* DATA FOR THIS EXERCISE
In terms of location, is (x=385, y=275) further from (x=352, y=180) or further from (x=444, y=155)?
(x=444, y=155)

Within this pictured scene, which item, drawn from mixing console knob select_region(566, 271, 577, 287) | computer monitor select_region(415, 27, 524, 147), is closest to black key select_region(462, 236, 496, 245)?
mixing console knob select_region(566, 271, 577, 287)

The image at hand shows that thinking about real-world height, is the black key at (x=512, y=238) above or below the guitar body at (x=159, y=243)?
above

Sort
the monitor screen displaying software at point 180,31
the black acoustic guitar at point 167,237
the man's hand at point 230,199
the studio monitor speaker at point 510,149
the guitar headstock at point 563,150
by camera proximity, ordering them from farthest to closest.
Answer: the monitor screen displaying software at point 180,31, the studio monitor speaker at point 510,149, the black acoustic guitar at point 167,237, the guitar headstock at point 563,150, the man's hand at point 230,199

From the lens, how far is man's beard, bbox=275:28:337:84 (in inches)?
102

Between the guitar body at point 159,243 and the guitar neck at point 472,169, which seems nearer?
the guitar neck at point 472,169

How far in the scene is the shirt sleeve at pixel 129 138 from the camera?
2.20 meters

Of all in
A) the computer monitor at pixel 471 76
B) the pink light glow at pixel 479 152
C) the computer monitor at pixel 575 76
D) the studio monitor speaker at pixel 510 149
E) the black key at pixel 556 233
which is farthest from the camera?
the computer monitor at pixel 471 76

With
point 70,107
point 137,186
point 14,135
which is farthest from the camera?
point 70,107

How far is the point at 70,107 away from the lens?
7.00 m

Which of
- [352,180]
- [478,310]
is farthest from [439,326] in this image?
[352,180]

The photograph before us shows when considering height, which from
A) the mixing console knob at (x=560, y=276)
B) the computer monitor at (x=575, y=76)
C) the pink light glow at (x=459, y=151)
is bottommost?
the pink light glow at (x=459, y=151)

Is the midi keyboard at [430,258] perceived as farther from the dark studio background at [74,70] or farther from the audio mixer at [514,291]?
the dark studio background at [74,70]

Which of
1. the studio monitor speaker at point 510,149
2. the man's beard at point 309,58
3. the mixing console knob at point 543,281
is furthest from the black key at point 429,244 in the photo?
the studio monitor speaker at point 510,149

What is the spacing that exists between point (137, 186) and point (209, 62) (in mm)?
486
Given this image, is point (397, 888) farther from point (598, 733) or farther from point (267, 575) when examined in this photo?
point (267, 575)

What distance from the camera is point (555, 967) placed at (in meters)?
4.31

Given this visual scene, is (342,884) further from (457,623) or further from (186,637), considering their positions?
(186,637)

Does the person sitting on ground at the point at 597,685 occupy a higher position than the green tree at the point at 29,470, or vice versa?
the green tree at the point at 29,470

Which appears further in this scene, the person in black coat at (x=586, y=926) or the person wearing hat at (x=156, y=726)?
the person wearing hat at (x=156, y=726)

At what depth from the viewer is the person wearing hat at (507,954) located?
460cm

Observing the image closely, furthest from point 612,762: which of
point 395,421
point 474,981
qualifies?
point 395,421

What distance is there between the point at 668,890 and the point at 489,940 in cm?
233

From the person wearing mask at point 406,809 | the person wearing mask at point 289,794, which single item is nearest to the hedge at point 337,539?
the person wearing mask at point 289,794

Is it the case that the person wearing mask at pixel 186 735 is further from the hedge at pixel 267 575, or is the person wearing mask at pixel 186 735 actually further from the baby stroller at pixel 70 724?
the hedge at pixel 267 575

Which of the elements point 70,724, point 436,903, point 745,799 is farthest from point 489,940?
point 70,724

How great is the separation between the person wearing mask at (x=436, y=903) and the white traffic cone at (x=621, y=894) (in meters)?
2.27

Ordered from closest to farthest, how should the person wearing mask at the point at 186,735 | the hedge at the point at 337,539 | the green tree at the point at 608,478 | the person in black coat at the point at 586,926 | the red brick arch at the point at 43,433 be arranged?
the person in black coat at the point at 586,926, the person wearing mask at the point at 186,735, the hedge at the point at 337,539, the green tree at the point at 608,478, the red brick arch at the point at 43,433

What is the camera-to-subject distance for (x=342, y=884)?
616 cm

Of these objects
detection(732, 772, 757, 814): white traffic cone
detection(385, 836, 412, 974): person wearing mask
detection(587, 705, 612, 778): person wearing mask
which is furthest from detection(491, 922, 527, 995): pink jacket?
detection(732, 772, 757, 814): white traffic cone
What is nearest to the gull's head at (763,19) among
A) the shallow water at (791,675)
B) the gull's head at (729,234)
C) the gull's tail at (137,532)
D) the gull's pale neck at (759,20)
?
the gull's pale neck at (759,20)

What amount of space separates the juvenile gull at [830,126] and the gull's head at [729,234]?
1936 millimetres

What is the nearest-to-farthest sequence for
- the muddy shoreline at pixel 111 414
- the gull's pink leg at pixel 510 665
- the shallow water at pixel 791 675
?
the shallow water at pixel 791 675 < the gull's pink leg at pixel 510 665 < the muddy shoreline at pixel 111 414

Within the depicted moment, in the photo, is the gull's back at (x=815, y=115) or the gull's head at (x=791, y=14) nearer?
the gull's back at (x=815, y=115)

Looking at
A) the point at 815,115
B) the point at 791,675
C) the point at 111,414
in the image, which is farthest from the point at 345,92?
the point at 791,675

* THE PROBLEM
Copy every record exactly, with nothing added or dropped.

* SOLUTION FOR THIS PROBLEM
In terms of location, is (x=385, y=275) further from (x=352, y=180) or further from (x=444, y=155)?
(x=444, y=155)

Within this pictured scene, which item, drawn from mixing console knob select_region(566, 271, 577, 287) | computer monitor select_region(415, 27, 524, 147), is closest to black key select_region(462, 236, 496, 245)?
mixing console knob select_region(566, 271, 577, 287)

The image at hand shows that thinking about real-world height, is the black key at (x=512, y=238) above or below the guitar body at (x=159, y=243)?
above

Sort
the monitor screen displaying software at point 180,31
the black acoustic guitar at point 167,237
the man's hand at point 230,199
the studio monitor speaker at point 510,149
the guitar headstock at point 563,150
by camera proximity, ordering them from farthest to closest.
Answer: the monitor screen displaying software at point 180,31, the studio monitor speaker at point 510,149, the black acoustic guitar at point 167,237, the guitar headstock at point 563,150, the man's hand at point 230,199

From the lens, how far is man's beard, bbox=275:28:337:84 (in inches)?
102

Between the guitar body at point 159,243 and the guitar neck at point 472,169, which seems nearer?
the guitar neck at point 472,169

How far in the scene is the shirt sleeve at pixel 129 138 from the camera?
2.20 meters

Of all in
A) the computer monitor at pixel 471 76
B) the pink light glow at pixel 479 152
C) the computer monitor at pixel 575 76
D) the studio monitor speaker at pixel 510 149
E) the black key at pixel 556 233
which is farthest from the camera?
the computer monitor at pixel 471 76

With
point 70,107
point 137,186
point 14,135
which is farthest from the camera?
point 70,107

How far is the point at 70,107 away from the lens?
7.00 m

Which of
- [352,180]
- [478,310]
is farthest from [439,326] in this image?
[352,180]

The photograph before us shows when considering height, which from
A) the mixing console knob at (x=560, y=276)
B) the computer monitor at (x=575, y=76)
C) the pink light glow at (x=459, y=151)
is bottommost?
the pink light glow at (x=459, y=151)

Is the midi keyboard at [430,258] perceived as farther from the dark studio background at [74,70] or farther from the audio mixer at [514,291]?
the dark studio background at [74,70]

Which of
1. the studio monitor speaker at point 510,149
2. the man's beard at point 309,58
3. the mixing console knob at point 543,281
is furthest from the black key at point 429,244 in the photo?
the studio monitor speaker at point 510,149

What is the spacing that exists between point (137, 186) and point (209, 62) (in mm)?
486
Given this image, is point (397, 888) farther from point (598, 733) or farther from point (267, 575) when examined in this photo?
point (267, 575)

What distance from the camera is point (555, 967) placed at (in meters)?
4.31

Given this visual scene, is (342,884) further from (457,623) or further from (186,637), considering their positions?
(186,637)

Does the person sitting on ground at the point at 597,685 occupy a higher position than the green tree at the point at 29,470, or vice versa?
the green tree at the point at 29,470

Which appears further in this scene, the person in black coat at (x=586, y=926) or the person wearing hat at (x=156, y=726)?
the person wearing hat at (x=156, y=726)

At what depth from the viewer is the person wearing hat at (507,954) located?
460cm

Observing the image closely, furthest from point 612,762: which of
point 395,421
point 474,981
qualifies?
point 395,421

What distance is there between the point at 668,890 and the point at 489,940 in cm?
233

From the person wearing mask at point 406,809 | the person wearing mask at point 289,794, which single item is nearest to the hedge at point 337,539?
the person wearing mask at point 289,794

Is it the case that the person wearing mask at pixel 186 735 is further from the hedge at pixel 267 575, or is the person wearing mask at pixel 186 735 actually further from the baby stroller at pixel 70 724?
the hedge at pixel 267 575

Which of the elements point 70,724, point 436,903, point 745,799 is farthest from point 489,940?
point 70,724

How great is the separation between the person wearing mask at (x=436, y=903) and the white traffic cone at (x=621, y=894) (in meters)?
2.27

Ordered from closest to farthest, how should the person wearing mask at the point at 186,735 | the hedge at the point at 337,539 | the green tree at the point at 608,478 | the person in black coat at the point at 586,926 | the red brick arch at the point at 43,433 be arranged?
the person in black coat at the point at 586,926, the person wearing mask at the point at 186,735, the hedge at the point at 337,539, the green tree at the point at 608,478, the red brick arch at the point at 43,433

What is the camera-to-subject distance for (x=342, y=884)?
616 cm

Of these objects
detection(732, 772, 757, 814): white traffic cone
detection(385, 836, 412, 974): person wearing mask
detection(587, 705, 612, 778): person wearing mask
which is furthest from detection(491, 922, 527, 995): pink jacket?
detection(732, 772, 757, 814): white traffic cone
What is nearest to the gull's head at (763,19) among
A) the shallow water at (791,675)
B) the gull's head at (729,234)
C) the gull's tail at (137,532)
D) the gull's pale neck at (759,20)
?
the gull's pale neck at (759,20)

What amount of space separates the juvenile gull at [830,126] and the gull's head at [729,234]?
1936 millimetres

What is the nearest-to-farthest sequence for
- the muddy shoreline at pixel 111 414
- the gull's pink leg at pixel 510 665
- the shallow water at pixel 791 675
?
the shallow water at pixel 791 675 < the gull's pink leg at pixel 510 665 < the muddy shoreline at pixel 111 414

Within the depicted moment, in the photo, is the gull's back at (x=815, y=115) or the gull's head at (x=791, y=14) nearer?
the gull's back at (x=815, y=115)

Looking at
A) the point at 815,115
B) the point at 791,675
C) the point at 111,414
in the image, which is farthest from the point at 345,92?
the point at 791,675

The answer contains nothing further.